===== Trecho selecionado =====

NÃO SEI SE ISTO É AMOR (Camilo Pessanha)


©2012 berkozturk
   
                                                  
  
  
INTERROGAÇÃO


Não sei se isto é amor. Procuro o teu olhar, 
Se alguma dor me fere, em busca de um abrigo; 
E apesar disso, crês? nunca pensei num lar 
Onde fosses feliz, e eu feliz contigo.

Por ti nunca chorei nenhum ideal desfeito. 
E nunca te escrevi nenhuns versos românticos. 
Nem depois de acordar te procurei no leito, 
Como a esposa sensual do Cântico dos Cânticos.

Se é amar-te não sei. Não sei se te idealizo
A tua cor sadia, o teu sorriso terno...
Mas sinto-me sorrir de ver esse sorriso
Que me penetra bem, como este sol de Inverno.

Passo contigo a tarde e sempre sem receio 
Da luz crepuscular, que enerva, que provoca. 
Eu não demoro o olhar na curva do teu seio 
Nem me lembrei jamais de te beijar na boca.

Eu não sei se é amor. Será talvez começo.
Eu não sei que mudança a minha alma pressente... 
Amor não sei se o é, mas sei que te estremeço, 
Que adoecia talvez de te saber doente.


Camilo Pessanha
   
   
*
   
   
Audição do poema (estudio-raposa-audiocast):
      


      
LEITURA ORIENTADA

1. Assinale a alternativa incorreta sobre o poema:
(A) A regularidade dos versos (quase todos são alexandrinos) e o uso das rimas (com esquema abab) contribuem, ao lado de algumas aliterações, para a musicalidade suave desse poema.
(B) O eu-lírico, até a última estrofe, reluta em assumir a sua paixão e disfarça seus sentimentos (“Não sei se isto é amor” e “Se é amar-te não sei”).
(C) A referência ao Cântico dos cânticos, do Velho Testamento, tem conotação ao mesmo tempo religiosa e erótica.
(D) Os sentimentos são apresentados de maneira pessimista, o que se nota em expressões tais como “dor”, “fere”, “chorei”, “enerva” e “provoca”.
(E) Os primeiros períodos da primeira, terceira, e quinta estrofes repetem, de maneiras diferentes, a idéia central dos versos. Essa maneira, de certo modo, já aparecia no título do poema.

=====

▶ _Instruções_:
1. Poderia repetir, sem alterar nada, a parte do trecho selecionado que vai de "Não sei se isto é amor." até "do Cântico dos Cânticos.", inclusive?
2. Reproduza fielmente todas as entradas, linha por linha, sem incluir as imagens na resposta.
O trecho selecionado e as entradas vêm de fontes distintas.

===== Registros de dados =====

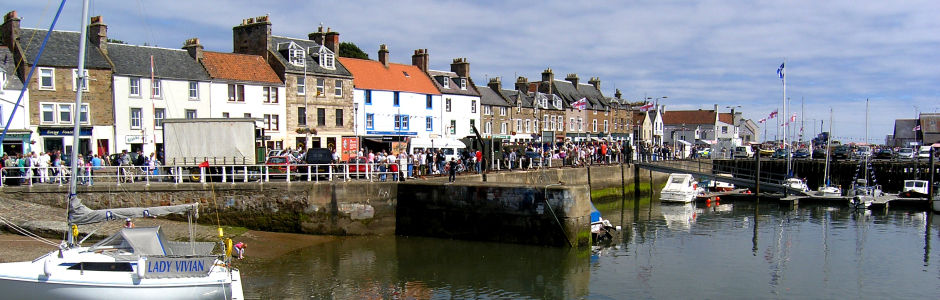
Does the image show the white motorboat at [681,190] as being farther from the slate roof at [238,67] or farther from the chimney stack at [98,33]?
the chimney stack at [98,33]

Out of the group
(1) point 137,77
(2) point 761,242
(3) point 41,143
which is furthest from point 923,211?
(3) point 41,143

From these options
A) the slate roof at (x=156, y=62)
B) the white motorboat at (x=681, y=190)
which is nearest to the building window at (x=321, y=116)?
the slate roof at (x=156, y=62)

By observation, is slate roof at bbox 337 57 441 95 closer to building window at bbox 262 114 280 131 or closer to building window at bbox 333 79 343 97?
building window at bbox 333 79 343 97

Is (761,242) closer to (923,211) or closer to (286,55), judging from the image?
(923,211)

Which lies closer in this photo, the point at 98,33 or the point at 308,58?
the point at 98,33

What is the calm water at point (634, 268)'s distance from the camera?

=====

▶ _Respostas abaixo_:
1.
Não sei se isto é amor. Procuro o teu olhar, 
Se alguma dor me fere, em busca de um abrigo; 
E apesar disso, crês? nunca pensei num lar 
Onde fosses feliz, e eu feliz contigo.

Por ti nunca chorei nenhum ideal desfeito. 
E nunca te escrevi nenhuns versos românticos. 
Nem depois de acordar te procurei no leito, 
Como a esposa sensual do Cântico dos Cânticos.

2.
Does the image show the white motorboat at [681,190] as being farther from the slate roof at [238,67] or farther from the chimney stack at [98,33]?
the chimney stack at [98,33]

Out of the group
(1) point 137,77
(2) point 761,242
(3) point 41,143
which is furthest from point 923,211?
(3) point 41,143

From these options
A) the slate roof at (x=156, y=62)
B) the white motorboat at (x=681, y=190)
which is nearest to the building window at (x=321, y=116)?
the slate roof at (x=156, y=62)

By observation, is slate roof at bbox 337 57 441 95 closer to building window at bbox 262 114 280 131 or closer to building window at bbox 333 79 343 97?
building window at bbox 333 79 343 97

Is (761,242) closer to (923,211) or closer to (286,55), judging from the image?
(923,211)

Which lies closer in this photo, the point at 98,33 or the point at 308,58?
the point at 98,33

What is the calm water at point (634, 268)'s distance from the camera?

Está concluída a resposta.